“Well, look here,” said Glyn; “wait till I have written my letter, and I will make it a short one this time, and go with you afterwards.”

“Oh, you are a disagreeable one! There won’t be time then, and it will be too late for going out. There, you see if I ask you to go again.”

Uttering these words in his snappiest way, Singh whisked himself round and stalked off.

“Can’t help it,” said Glyn to himself. “I will get it done, and then go and meet him. He’ll soon cool down, and there will be time enough to go to the shop and get back before supper.”

But, all the same, Glyn uttered a low sigh as he thrust his hands into his pockets, to jingle in one the four keys that made his bunch, and in the other several coins which formed the half of the Colonel’s previous day’s cheque.

The keys felt light in his right hand and the coins very heavy, and there was a something about him that seemed to suggest that they ought to be spent; but the boy turned his face rigorously towards the door of the theatre, when his attention was taken by Wrench’s tom-cat. He was crouching upon the sill of one of the lower windows, which was raised a little way, and evidently intently watching something within.
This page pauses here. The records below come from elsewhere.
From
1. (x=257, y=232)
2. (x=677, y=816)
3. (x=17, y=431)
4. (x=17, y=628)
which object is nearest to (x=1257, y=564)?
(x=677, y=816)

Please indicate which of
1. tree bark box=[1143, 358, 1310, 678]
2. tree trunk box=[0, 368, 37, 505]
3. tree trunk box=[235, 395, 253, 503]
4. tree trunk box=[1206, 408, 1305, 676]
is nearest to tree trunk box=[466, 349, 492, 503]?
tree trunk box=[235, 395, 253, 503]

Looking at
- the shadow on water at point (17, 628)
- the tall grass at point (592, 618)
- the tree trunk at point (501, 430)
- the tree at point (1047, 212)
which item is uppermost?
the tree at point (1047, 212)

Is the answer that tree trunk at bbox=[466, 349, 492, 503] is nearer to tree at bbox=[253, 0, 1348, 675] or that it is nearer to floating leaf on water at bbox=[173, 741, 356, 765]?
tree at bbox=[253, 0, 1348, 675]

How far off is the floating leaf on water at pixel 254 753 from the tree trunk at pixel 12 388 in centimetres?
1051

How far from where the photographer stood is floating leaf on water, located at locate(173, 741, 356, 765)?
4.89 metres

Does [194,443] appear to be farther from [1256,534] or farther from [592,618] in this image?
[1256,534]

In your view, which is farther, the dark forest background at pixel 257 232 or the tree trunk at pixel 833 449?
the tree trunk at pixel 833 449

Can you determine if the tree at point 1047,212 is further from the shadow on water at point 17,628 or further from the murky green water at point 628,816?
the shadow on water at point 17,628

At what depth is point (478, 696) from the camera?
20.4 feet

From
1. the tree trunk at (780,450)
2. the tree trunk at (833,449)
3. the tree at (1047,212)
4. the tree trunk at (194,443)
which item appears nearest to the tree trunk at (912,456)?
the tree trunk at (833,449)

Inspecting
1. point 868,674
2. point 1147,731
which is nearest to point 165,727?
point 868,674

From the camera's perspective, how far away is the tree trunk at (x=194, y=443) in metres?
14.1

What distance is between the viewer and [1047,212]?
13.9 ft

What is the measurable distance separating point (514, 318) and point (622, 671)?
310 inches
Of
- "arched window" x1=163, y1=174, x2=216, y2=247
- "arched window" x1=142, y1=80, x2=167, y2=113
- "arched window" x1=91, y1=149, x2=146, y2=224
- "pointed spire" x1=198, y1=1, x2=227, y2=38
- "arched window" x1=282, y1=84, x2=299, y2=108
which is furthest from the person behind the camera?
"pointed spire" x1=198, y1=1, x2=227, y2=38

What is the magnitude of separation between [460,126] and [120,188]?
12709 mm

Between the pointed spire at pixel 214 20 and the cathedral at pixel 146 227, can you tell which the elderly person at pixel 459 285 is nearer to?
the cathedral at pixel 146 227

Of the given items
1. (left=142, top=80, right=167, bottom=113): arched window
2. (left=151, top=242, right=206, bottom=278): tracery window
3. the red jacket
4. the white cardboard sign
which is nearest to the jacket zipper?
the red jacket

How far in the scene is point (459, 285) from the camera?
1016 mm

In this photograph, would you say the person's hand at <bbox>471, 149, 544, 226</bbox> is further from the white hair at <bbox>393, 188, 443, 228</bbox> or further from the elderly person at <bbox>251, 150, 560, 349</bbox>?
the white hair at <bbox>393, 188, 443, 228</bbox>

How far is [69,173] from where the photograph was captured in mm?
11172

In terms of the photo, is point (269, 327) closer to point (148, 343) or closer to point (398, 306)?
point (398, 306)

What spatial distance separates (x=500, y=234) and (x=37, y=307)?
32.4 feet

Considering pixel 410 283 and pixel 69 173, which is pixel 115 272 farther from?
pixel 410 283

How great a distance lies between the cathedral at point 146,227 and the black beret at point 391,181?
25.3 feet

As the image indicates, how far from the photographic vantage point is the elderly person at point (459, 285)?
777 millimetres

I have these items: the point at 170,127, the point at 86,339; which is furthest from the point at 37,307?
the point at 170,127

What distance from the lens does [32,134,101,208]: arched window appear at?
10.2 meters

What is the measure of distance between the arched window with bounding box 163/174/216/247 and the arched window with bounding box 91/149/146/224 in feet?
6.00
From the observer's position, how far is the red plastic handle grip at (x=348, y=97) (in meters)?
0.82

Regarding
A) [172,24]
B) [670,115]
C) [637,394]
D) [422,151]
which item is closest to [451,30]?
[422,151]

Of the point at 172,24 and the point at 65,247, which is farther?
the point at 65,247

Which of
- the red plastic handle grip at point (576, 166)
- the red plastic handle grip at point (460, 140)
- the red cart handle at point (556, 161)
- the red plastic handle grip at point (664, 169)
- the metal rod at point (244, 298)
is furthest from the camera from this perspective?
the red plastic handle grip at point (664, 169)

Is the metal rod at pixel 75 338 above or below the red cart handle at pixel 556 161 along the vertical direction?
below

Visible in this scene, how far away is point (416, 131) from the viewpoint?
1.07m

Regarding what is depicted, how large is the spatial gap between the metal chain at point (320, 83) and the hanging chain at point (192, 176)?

“What’s he after?” said Glyn to himself. “Some bird got inside, I suppose, and flying about among the rafters.”

Walking quietly up to see if his surmise were true, the cat did not hear him till he was quite close, when it bounded off the sill and made for the Doctor’s garden, to disappear among the shrubs.

“I thought he was after no good,” said Glyn to himself; and, before making for the door, he peered in at the window in expectation of seeing a robin flitting about—a favourite habit these birds had of frequenting the long room and flying from beam to beam.

But there was no bird, Glyn seeing instead the back of little Burton, seated at his desk with the flap open resting against his head, as he seemed to be peering in; and just then the little fellow uttered a low sob.